**WORK REQUIRED**
Return the material below exactly, but only from the line with "a grey and tan" through the line with "Outdoor Wedding Reception", and without its pictures.

**GIVEN RECORDS**
=== Section Start ===

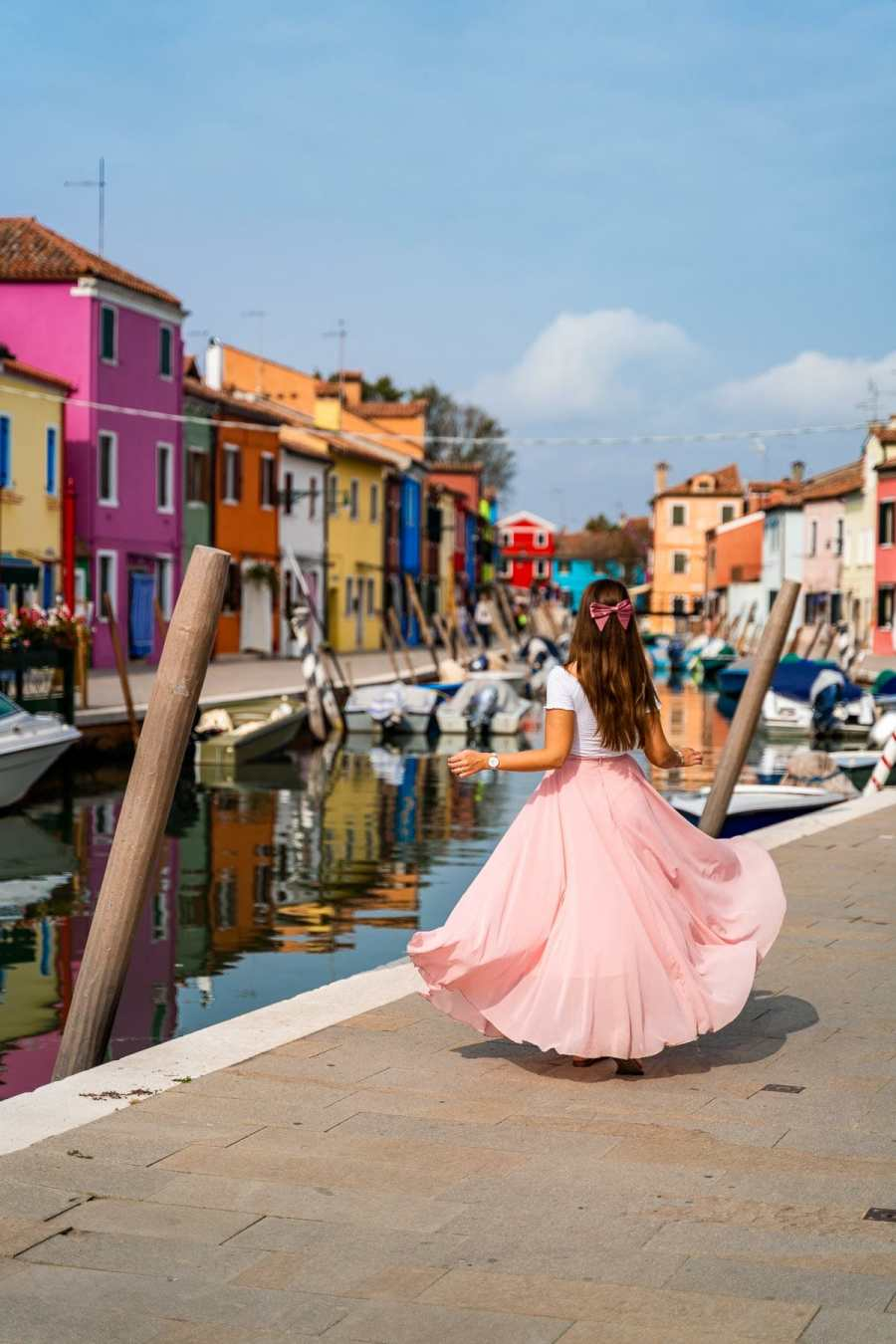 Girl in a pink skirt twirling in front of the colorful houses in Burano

=== Section End ===
=== Section Start ===

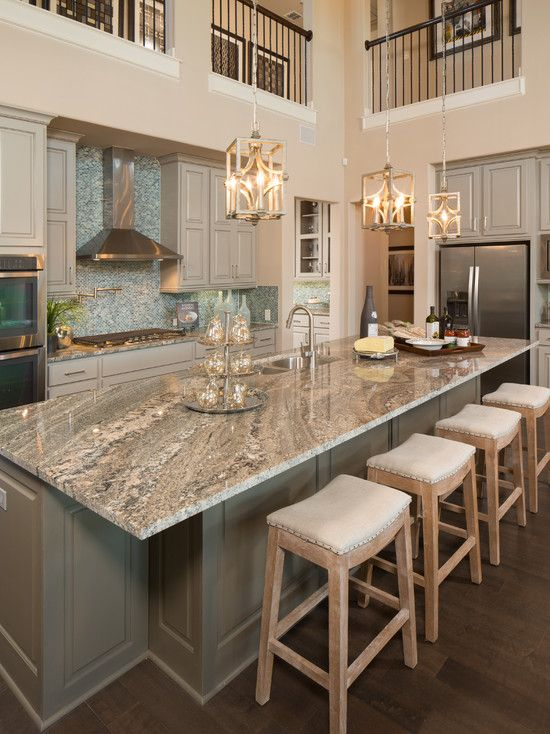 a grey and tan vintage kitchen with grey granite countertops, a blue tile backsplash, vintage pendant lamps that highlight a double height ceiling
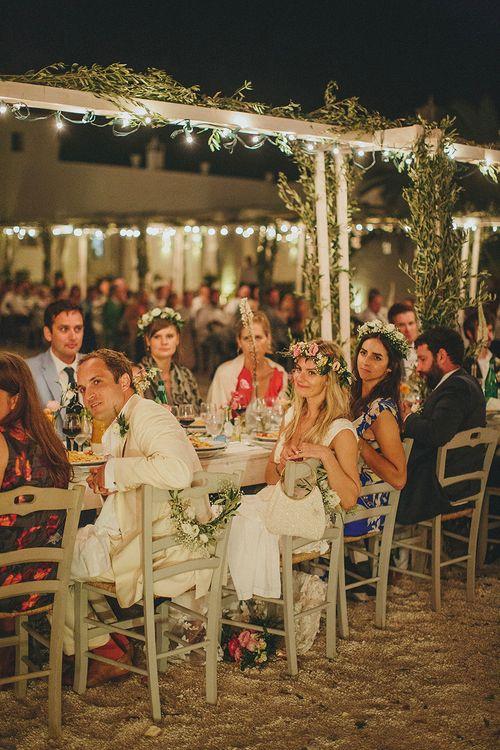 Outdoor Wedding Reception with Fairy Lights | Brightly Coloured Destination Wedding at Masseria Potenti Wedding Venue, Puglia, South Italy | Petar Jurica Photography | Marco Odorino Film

=== Section End ===

**ANSWER TO THIS EXERCISE**
 a grey and tan vintage kitchen with grey granite countertops, a blue tile backsplash, vintage pendant lamps that highlight a double height ceiling
 Outdoor Wedding Reception with Fairy Lights | Brightly Coloured Destination Wedding at Masseria Potenti Wedding Venue, Puglia, South Italy | Petar Jurica Photography | Marco Odorino Film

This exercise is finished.